*Exercise material:*
______

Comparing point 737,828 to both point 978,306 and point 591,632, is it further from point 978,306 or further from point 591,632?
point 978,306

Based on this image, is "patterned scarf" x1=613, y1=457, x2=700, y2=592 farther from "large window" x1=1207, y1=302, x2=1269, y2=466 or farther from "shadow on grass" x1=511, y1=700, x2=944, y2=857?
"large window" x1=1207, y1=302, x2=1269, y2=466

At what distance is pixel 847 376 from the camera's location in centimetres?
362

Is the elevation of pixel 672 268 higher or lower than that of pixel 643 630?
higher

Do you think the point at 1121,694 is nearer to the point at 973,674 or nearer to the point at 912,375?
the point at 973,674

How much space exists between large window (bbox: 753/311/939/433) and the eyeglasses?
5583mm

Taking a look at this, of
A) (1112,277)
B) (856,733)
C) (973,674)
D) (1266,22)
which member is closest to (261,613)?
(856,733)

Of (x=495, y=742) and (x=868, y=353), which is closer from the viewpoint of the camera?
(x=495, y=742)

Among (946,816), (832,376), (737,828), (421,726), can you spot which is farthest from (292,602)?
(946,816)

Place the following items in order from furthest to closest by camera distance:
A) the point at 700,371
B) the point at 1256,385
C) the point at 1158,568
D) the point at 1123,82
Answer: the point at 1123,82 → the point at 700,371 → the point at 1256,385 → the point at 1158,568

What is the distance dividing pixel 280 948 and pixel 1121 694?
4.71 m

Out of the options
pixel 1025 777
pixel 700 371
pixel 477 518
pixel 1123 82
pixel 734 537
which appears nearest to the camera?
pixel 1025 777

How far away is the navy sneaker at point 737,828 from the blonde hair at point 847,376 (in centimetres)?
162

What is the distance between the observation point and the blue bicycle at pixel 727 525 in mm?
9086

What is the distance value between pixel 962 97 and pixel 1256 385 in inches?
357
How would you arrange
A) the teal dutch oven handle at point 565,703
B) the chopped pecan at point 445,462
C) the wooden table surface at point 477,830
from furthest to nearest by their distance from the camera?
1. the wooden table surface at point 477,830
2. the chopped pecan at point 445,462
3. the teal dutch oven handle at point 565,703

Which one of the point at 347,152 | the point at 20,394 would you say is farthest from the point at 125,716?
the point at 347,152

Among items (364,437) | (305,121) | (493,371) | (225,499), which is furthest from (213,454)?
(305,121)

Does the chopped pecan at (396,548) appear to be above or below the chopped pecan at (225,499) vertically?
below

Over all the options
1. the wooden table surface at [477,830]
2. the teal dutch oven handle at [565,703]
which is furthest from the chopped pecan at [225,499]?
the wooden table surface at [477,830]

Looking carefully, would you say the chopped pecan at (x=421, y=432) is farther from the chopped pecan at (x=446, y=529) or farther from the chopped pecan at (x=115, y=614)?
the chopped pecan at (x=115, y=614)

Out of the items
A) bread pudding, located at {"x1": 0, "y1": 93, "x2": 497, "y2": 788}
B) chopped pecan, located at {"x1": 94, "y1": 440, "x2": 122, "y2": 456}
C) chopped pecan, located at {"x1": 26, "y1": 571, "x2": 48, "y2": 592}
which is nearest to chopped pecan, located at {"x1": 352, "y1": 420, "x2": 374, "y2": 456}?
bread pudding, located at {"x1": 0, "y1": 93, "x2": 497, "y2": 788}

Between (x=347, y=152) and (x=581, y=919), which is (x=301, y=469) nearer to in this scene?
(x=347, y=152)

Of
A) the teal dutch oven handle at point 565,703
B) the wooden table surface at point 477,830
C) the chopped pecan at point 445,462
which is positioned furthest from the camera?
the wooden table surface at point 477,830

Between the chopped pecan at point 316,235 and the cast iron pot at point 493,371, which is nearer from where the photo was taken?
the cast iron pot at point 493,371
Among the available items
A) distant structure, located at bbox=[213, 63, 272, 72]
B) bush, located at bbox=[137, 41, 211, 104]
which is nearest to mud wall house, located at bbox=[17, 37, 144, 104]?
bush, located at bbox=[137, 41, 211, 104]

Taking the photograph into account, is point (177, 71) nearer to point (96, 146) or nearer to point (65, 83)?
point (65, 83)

______

*Problem to solve:* Rewrite the entries from the line that has "Among the available items" through the end of the entries, replacing "distant structure" with "far building" and leaving everything else unchanged.

*Solved exercise:*
Among the available items
A) far building, located at bbox=[213, 63, 272, 72]
B) bush, located at bbox=[137, 41, 211, 104]
which is nearest to mud wall house, located at bbox=[17, 37, 144, 104]?
bush, located at bbox=[137, 41, 211, 104]

Taking the photograph into account, is point (177, 71) nearer to point (96, 146) or nearer to point (65, 83)?
point (65, 83)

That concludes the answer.